The book has an almost absurdist tone, each word drenched in the nihilism and the unfulfilled dreams the entire depressed cast of characters. While this is a hallmark of Lipsyte’s snappy cynicism, it isn’t as sharp as it wants to be. Lipsyte’s later works are simultaneously raw and polished, with high-concepts and well-developed intellect told through a fantastically crude voice, but The Subject Steve has nothing to keep it grounded. The book seems to lose focus along the way, and Steve doesn’t have the magnetic pull or powerful voice many of Lipsyte’s other narrators have, which would’ve helped keep the conflict pinned down. There’s no heart, there’s no playfulness. With caricatures rather than characters, it’s impossible to care for almost anyone. Much of the dialogue frustrates rather than illuminates, and any theoretical meaning slips out of the reader’s grasp.
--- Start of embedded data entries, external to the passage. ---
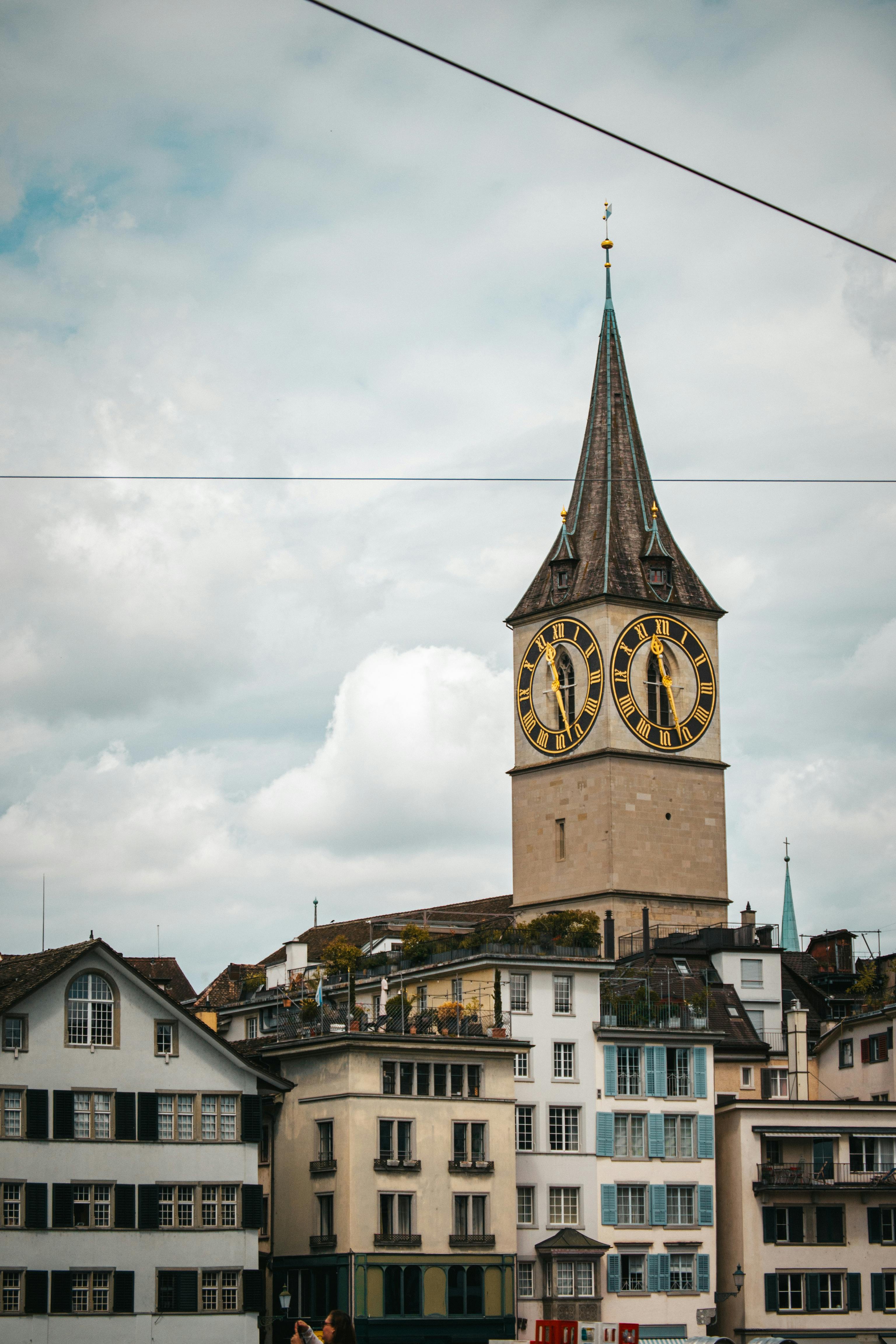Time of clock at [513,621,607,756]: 11:28
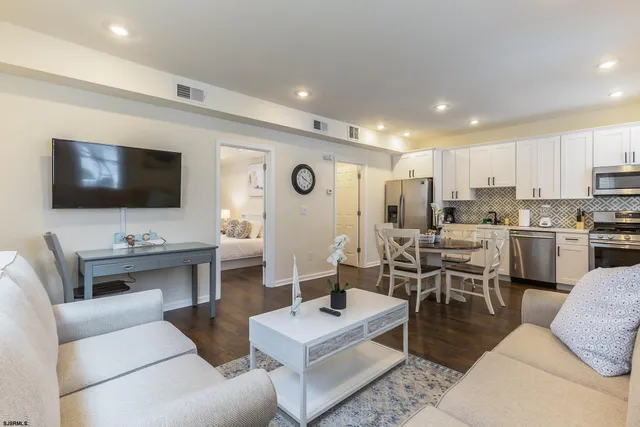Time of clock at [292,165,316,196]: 10:19
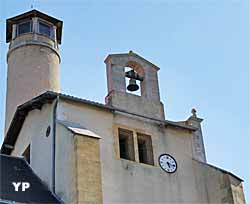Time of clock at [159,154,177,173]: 5:16
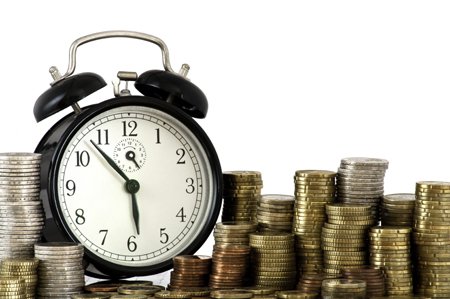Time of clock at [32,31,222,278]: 5:53
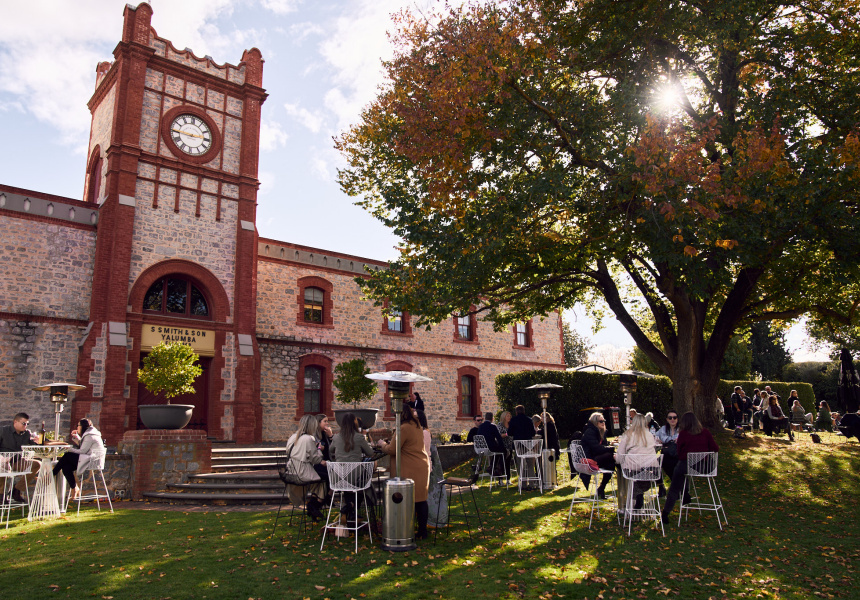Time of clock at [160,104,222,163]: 2:45
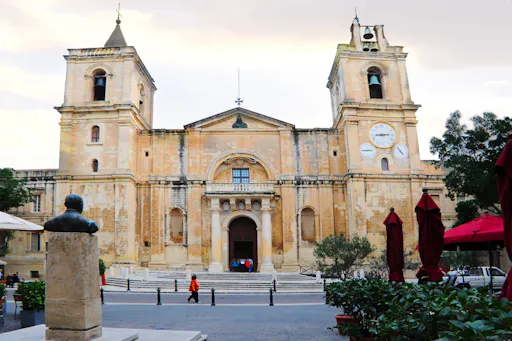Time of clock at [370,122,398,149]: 2:44
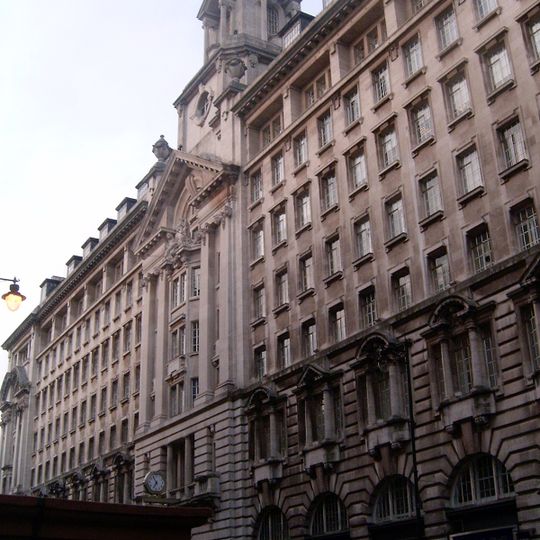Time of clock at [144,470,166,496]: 6:54
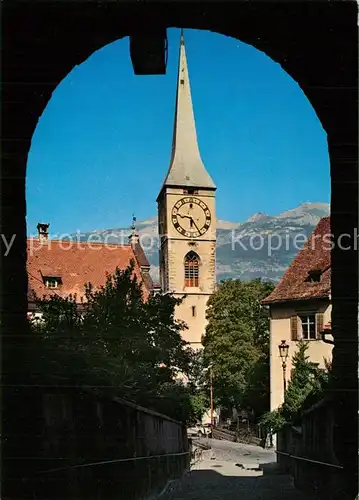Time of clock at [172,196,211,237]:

Not to say the book isn’t without merit. It’s hysterical. The dialogue is ridiculous, the characters are coarse, and the events spiral out of control. Lipsyte’s originality emerges both in rare, beautiful moments of real connection between the characters and in quick flashes of hilarity. All of this is doused with the author’s typical dose of daddy issues and sexual deviance, and reading it is certainly a ride. There are a few screws loose, but even though this hurts the overall structure and support of the story, the results are an off-the-rails, go-for-broke, runaway story. Is it doomed? Maybe, but if it is, it’s determined to drag the reader down with it.